UN-Votum 90 zu 8 Stimmen:
Gutachterfunktion des Internationalen Gerichtshofes
in Sachen "Zaun"
Auszüge aus einem Nachrichtenartikel von
Ha'aretz-Korrespondenten Shlomo Shamir (New York) und Aluf Benn und
von Agenturen
Übersetzung Daniela Marcus
Die Vollversammlung der Vereinten Nationen
billigte am Montag eine Resolution, die den Internationalen
Gerichtshof in Den Haag ersucht, eine Gutachterfunktion bezüglich
der juristischen Konsequenzen der Konstruktion des Trennungszauns
durch Israel auszuüben. Neunzig Nationen votierten für den Entwurf,
acht stimmten dagegen, 74 Länder enthielten sich.
◇ ◇ ◇ ◇ ◇
**Aufgabe 1**.
Schreibe alle Einträge mit den Bildunterschriften als nummerierte Liste ohne Leerzeilen um. Lass die Bilder in der Antwort weg.
Der Text und die Einträge haben nichts miteinander zu tun.

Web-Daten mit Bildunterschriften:
◇ ◇ ◇ ◇ ◇
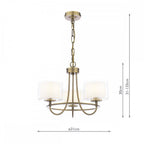 Southwell 3 Light Ceiling Chandelier In Antique Brass With Glass Shades LA3756605-Q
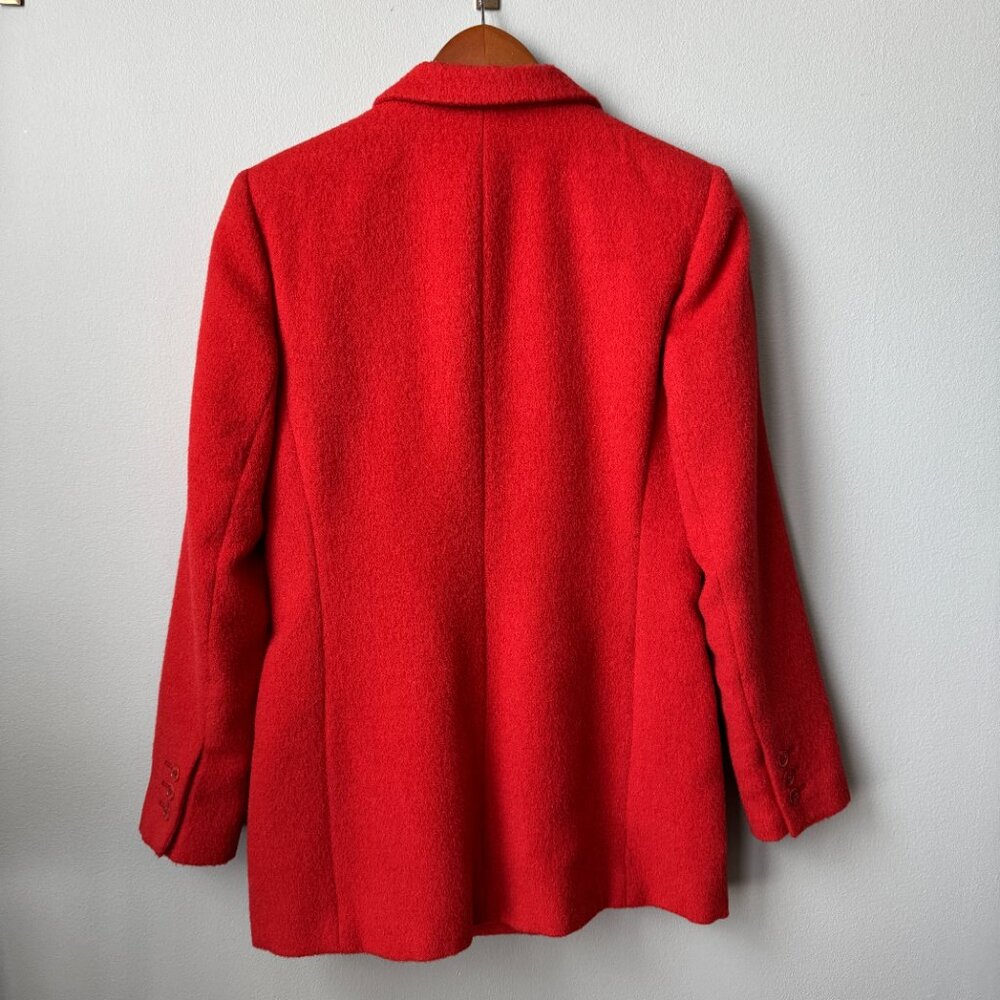 Wool Alpaca Blend Blazer Harvé Benard Red Jacket - Picture 7 of 17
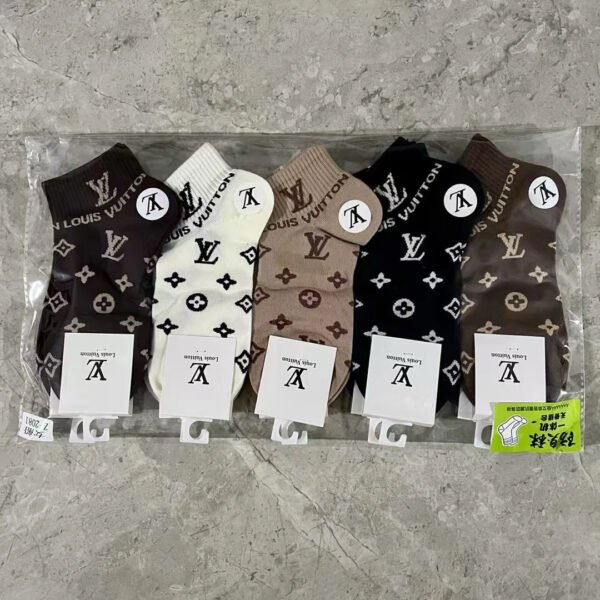 Louis Vuitton Monogram Socks 5 pairs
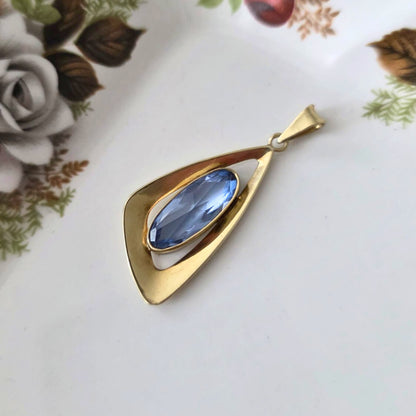 Vintage 14k gold pendant with topaz abstract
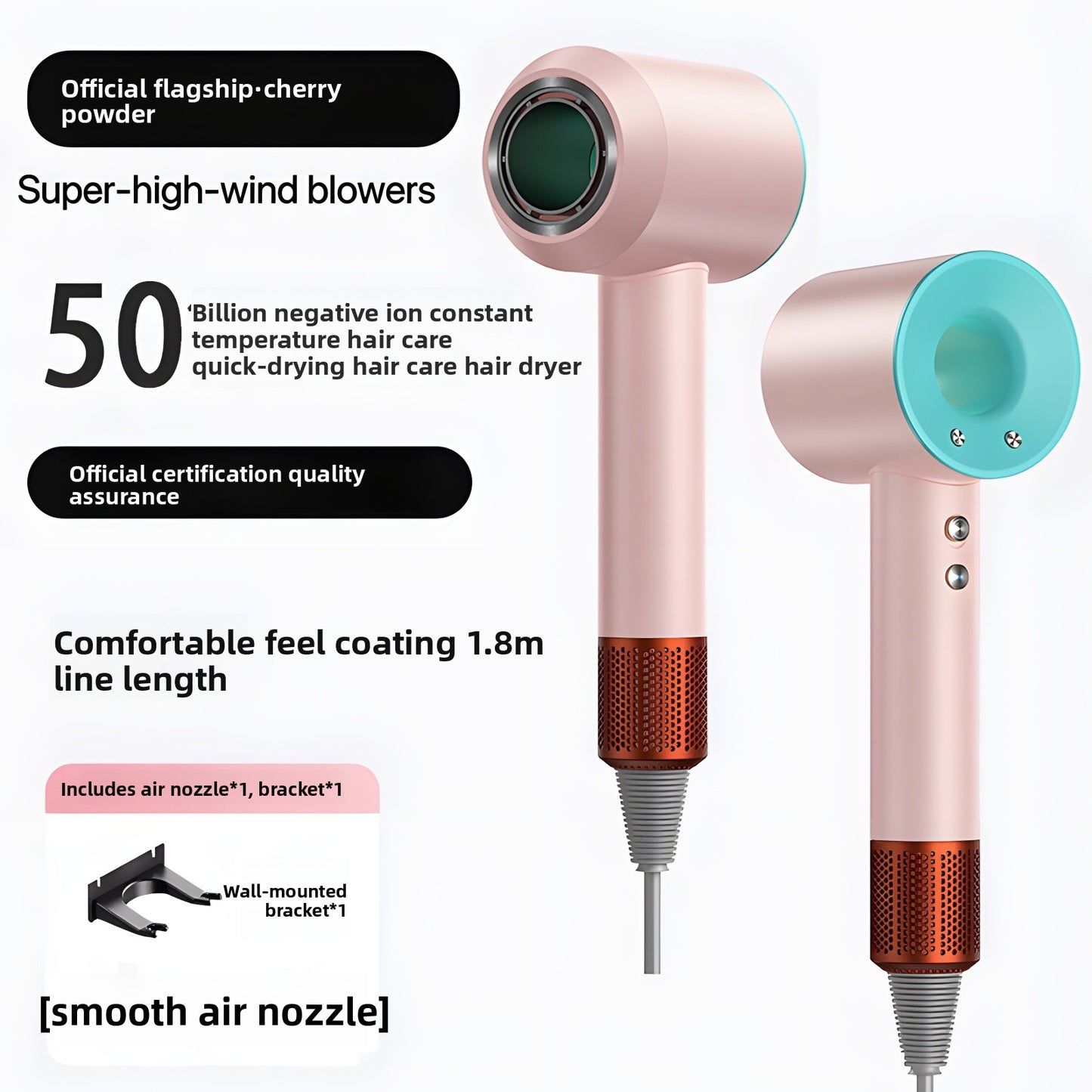 Negative ion hair dryer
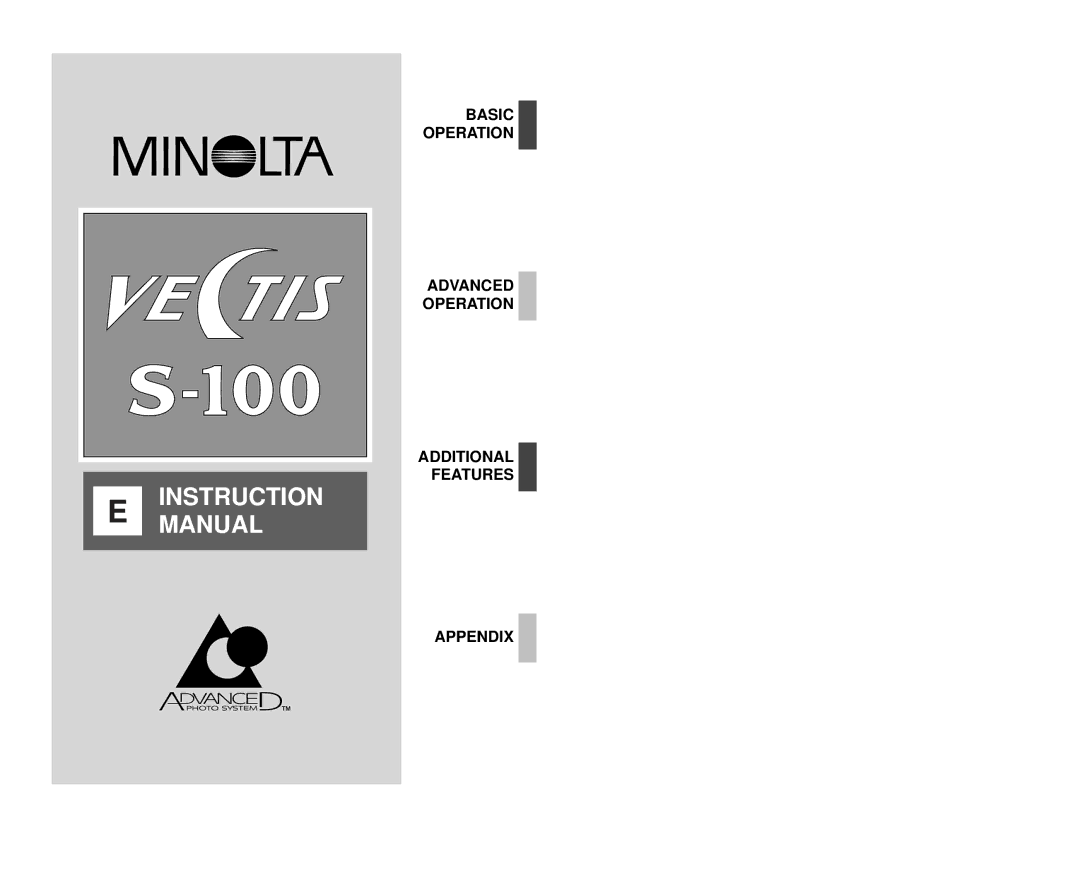 Minolta Minolta Vectis, S-100 instruction manual Instruction Manual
◇ ◇ ◇ ◇ ◇
**Aufgabe 2**.
Ändere im Text über das UN-Votum den Abschnitt von „UN-Votum 90 zu“ bis einschließlich „Länder enthielten sich.“, indem du „Vollversammlung“ durch „Generalversammlung“ ersetzt, und gib ihn wieder.

**Lösung 1**.
1.  Southwell 3 Light Ceiling Chandelier In Antique Brass With Glass Shades LA3756605-Q
2.  Wool Alpaca Blend Blazer Harvé Benard Red Jacket - Picture 7 of 17
3.  Louis Vuitton Monogram Socks 5 pairs
4.  Vintage 14k gold pendant with topaz abstract
5.  Negative ion hair dryer
6.  Minolta Minolta Vectis, S-100 instruction manual Instruction Manual

**Lösung 2**.
UN-Votum 90 zu 8 Stimmen:
Gutachterfunktion des Internationalen Gerichtshofes
in Sachen "Zaun"
Auszüge aus einem Nachrichtenartikel von
Ha'aretz-Korrespondenten Shlomo Shamir (New York) und Aluf Benn und
von Agenturen
Übersetzung Daniela Marcus
Die Generalversammlung der Vereinten Nationen
billigte am Montag eine Resolution, die den Internationalen
Gerichtshof in Den Haag ersucht, eine Gutachterfunktion bezüglich
der juristischen Konsequenzen der Konstruktion des Trennungszauns
durch Israel auszuüben. Neunzig Nationen votierten für den Entwurf,
acht stimmten dagegen, 74 Länder enthielten sich.